The Bottom Line: A first-class conspiracy thriller with the highest possible stakes. Fans of Brad Meltzer and Mark Greaney will fall hard for Kevin Land Patrick.
SILKWORM finds America still recovering from debilitating attacks on its water and electricity infrastructure, which resulted in thousands of deaths and a lingering radioactive zone in the southwest. Nearly two years later, CIA operative Elle Hardwick continues to pursue a group known as the Twelvers. The group, believed to have been led by a global syndicate of twelve wealthy industrialists, hardly fits the standard profile of a terrorist organization.
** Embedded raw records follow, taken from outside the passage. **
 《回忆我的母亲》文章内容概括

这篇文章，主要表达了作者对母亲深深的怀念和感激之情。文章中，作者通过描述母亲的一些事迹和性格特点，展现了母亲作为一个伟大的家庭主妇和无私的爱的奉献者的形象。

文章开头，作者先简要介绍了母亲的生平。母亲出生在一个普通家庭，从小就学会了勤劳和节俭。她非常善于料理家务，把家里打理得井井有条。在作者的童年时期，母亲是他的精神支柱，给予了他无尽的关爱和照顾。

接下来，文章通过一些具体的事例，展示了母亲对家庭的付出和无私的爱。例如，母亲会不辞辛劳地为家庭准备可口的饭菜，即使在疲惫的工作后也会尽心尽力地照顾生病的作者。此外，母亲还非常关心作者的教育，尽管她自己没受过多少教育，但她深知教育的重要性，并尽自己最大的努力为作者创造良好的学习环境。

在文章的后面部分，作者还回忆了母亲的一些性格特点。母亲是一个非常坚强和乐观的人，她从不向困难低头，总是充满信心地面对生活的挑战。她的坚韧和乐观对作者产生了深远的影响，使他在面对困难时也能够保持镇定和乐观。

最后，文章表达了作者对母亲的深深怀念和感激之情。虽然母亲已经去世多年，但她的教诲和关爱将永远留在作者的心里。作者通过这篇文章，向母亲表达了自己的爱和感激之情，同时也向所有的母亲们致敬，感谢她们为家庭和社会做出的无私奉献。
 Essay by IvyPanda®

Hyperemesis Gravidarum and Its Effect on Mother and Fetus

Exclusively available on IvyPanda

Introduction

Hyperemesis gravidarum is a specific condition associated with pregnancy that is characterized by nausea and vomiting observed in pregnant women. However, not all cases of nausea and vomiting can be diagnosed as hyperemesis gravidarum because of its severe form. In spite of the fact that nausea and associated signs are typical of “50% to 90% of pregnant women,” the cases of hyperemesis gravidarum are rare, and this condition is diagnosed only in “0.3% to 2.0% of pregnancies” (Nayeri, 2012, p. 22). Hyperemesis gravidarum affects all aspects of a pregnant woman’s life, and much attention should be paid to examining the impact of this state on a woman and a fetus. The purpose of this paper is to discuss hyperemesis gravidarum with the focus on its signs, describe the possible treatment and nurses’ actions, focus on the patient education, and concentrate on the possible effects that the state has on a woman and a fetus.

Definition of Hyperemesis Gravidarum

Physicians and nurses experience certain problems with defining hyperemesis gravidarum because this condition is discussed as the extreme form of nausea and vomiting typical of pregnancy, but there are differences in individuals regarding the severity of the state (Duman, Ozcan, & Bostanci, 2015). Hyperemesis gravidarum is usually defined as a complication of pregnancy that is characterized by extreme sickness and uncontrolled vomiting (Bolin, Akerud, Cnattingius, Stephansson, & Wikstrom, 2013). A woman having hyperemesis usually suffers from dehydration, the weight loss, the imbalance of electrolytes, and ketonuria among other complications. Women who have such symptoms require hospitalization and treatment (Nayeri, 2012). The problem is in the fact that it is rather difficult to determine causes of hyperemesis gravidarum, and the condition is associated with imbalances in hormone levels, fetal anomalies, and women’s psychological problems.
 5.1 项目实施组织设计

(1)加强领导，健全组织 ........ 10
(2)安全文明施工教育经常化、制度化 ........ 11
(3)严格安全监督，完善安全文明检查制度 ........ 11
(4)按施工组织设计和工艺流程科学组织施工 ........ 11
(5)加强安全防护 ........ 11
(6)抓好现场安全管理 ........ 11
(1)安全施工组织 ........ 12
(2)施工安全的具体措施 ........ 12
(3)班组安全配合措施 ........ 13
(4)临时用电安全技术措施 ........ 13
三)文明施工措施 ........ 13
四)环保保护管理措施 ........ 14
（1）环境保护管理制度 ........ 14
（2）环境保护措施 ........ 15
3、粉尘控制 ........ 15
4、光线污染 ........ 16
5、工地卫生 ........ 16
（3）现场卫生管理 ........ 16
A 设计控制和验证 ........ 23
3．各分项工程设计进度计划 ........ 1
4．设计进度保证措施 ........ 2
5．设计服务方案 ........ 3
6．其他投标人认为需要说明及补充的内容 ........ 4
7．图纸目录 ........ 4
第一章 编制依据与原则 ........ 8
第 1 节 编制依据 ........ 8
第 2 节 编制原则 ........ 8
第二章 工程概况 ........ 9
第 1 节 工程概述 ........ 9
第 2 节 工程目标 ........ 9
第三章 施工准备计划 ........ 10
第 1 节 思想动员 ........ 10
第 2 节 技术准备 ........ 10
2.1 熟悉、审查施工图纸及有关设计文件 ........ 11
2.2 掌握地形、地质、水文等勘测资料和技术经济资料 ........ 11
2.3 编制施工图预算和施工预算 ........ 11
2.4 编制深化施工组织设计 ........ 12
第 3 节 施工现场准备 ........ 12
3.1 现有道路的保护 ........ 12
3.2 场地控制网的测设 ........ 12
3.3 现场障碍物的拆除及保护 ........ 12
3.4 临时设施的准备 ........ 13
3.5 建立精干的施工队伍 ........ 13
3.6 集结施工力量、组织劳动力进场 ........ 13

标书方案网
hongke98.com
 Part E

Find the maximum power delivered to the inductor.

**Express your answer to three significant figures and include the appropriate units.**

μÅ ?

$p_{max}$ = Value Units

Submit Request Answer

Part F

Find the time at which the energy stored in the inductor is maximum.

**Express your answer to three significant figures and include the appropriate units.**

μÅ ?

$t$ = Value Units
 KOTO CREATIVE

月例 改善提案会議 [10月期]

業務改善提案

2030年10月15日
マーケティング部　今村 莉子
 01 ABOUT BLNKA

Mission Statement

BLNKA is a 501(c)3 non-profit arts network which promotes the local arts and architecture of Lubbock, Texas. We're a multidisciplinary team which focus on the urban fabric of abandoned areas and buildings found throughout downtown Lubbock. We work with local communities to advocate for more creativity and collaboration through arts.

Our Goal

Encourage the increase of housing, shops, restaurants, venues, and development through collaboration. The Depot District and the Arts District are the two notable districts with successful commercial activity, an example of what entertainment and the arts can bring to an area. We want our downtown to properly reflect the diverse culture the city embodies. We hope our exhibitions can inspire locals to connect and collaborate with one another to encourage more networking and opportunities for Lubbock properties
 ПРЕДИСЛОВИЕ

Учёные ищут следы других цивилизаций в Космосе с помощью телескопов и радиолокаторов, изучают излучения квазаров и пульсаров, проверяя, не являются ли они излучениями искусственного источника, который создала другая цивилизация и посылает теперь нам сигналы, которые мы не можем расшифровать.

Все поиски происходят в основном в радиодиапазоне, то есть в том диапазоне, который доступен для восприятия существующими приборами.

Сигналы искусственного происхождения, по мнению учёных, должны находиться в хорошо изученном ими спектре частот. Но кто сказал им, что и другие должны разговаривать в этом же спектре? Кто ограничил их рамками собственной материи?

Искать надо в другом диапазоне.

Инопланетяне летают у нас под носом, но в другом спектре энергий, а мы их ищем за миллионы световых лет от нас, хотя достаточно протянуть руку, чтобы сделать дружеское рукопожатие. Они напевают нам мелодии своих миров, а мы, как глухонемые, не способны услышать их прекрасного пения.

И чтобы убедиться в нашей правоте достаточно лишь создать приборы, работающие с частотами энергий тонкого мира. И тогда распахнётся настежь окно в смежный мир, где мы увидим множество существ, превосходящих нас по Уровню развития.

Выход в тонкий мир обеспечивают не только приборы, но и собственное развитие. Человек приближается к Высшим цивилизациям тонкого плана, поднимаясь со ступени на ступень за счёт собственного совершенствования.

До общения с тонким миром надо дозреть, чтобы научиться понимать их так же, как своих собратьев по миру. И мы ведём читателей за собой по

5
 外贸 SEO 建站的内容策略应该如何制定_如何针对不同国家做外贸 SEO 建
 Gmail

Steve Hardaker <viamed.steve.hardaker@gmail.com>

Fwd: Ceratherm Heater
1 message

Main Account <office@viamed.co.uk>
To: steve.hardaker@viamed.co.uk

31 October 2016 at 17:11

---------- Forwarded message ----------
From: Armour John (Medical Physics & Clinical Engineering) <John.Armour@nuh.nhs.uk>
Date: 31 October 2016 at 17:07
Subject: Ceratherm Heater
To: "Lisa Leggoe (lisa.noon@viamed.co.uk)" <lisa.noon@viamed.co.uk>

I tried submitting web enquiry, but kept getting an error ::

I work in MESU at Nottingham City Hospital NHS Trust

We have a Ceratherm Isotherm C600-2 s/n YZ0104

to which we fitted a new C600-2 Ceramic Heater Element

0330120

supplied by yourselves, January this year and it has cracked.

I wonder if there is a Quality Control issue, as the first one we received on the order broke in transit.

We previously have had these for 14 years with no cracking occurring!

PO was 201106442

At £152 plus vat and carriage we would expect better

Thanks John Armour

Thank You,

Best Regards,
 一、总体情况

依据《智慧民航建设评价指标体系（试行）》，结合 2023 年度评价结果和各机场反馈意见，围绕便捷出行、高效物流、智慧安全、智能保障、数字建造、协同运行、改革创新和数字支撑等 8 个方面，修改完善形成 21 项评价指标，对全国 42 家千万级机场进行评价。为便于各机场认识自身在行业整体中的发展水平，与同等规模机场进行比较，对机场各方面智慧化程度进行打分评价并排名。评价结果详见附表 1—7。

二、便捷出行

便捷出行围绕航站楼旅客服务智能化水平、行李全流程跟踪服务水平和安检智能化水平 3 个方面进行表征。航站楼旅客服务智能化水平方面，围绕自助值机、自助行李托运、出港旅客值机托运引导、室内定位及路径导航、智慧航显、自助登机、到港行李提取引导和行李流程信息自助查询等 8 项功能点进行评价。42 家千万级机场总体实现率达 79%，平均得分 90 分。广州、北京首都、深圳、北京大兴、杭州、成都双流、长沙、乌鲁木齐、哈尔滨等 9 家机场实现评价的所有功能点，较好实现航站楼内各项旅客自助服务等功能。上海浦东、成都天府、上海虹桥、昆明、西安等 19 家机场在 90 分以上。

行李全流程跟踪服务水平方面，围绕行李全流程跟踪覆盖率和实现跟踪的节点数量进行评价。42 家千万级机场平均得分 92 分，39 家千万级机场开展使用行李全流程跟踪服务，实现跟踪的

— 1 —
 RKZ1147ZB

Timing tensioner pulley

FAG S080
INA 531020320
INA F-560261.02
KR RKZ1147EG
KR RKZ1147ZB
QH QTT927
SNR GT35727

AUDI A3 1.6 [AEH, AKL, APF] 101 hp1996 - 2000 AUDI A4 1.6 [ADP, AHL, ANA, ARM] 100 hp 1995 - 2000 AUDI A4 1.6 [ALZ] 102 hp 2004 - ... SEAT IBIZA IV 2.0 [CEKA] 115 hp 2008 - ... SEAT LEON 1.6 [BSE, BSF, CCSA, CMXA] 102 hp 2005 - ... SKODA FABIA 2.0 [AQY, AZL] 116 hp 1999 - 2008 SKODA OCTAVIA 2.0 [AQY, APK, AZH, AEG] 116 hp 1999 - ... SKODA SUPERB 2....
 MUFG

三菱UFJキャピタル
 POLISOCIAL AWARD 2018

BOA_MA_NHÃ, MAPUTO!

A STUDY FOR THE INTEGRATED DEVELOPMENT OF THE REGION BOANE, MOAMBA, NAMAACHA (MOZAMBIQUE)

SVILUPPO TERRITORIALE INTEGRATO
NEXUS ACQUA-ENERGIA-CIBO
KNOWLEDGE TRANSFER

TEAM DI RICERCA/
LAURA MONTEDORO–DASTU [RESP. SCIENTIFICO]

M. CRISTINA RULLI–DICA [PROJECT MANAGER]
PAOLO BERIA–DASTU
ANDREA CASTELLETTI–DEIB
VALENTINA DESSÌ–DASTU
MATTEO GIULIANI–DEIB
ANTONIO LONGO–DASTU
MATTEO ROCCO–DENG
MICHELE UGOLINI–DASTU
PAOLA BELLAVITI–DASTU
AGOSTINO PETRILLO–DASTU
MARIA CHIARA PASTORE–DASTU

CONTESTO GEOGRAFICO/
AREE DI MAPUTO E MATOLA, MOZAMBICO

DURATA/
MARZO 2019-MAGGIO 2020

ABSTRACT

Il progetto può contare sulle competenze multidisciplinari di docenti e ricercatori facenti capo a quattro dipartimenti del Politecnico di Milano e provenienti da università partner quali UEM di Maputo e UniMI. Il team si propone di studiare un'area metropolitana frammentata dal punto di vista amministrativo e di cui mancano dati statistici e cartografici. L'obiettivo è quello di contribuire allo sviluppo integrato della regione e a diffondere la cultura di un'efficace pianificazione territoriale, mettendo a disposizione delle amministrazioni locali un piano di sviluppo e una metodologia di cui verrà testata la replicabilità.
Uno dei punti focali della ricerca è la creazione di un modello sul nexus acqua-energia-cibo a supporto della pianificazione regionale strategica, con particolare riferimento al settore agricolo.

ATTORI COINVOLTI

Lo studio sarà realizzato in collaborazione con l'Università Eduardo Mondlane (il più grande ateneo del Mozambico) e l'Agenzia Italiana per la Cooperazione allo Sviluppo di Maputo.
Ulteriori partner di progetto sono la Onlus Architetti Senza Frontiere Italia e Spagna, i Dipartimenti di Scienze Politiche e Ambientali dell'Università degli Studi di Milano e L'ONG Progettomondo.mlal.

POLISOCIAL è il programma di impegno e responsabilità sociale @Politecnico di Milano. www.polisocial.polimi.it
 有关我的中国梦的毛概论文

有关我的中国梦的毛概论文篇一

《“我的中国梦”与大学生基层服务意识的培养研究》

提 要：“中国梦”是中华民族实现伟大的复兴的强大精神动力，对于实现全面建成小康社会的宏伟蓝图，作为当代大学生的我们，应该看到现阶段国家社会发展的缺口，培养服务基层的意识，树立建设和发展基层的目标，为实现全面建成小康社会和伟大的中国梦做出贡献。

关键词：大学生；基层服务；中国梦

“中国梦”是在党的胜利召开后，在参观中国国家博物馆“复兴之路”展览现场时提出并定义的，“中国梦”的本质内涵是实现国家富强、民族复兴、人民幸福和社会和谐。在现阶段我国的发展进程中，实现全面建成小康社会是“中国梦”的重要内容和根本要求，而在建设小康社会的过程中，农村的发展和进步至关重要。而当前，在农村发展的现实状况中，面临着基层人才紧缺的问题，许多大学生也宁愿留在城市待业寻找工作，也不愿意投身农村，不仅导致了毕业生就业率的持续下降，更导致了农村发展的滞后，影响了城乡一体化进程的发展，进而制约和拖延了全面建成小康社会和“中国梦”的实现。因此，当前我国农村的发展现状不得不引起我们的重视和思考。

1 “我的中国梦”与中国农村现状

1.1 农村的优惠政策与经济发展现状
According to Hardwick’s theory, the group had been in existence for at least 70 years. Before its most recent attack, the group is thought to have caused attacks against US ships in the Persian Gulf during 1987 in the Iraq-Iran war, two stock market crashes and innumerable other world events. Four of the 12 members were dead thanks to a CIA operation, and among the survivors are an unknown American, a Russian and a Swiss national. With eight members in total still on the loose, a new array of threats are in the group’s crosshairs, including the nation’s capital.
As protagonists go, Hardwick is serviceable enough, but the book’s first chapters, which pre-date Hardwick by decades, prove that Patrick himself is the real star of the book. A prominent water attorney and infrastructure expert, Patrick possesses an uncanny ability to reimagine historical events through an extremely sophisticated framework that includes hair-raising geopolitics, arms dealers and economics. Between keen observations about greed and power, high-octane action and intellectual chess are served in equal measure. The result is a well-told thriller about a war over resources and power that, thankfully, is never sullied by post-911 religious fanaticism. Highly recommended for fans of Mark Greaney and Brad Meltzer.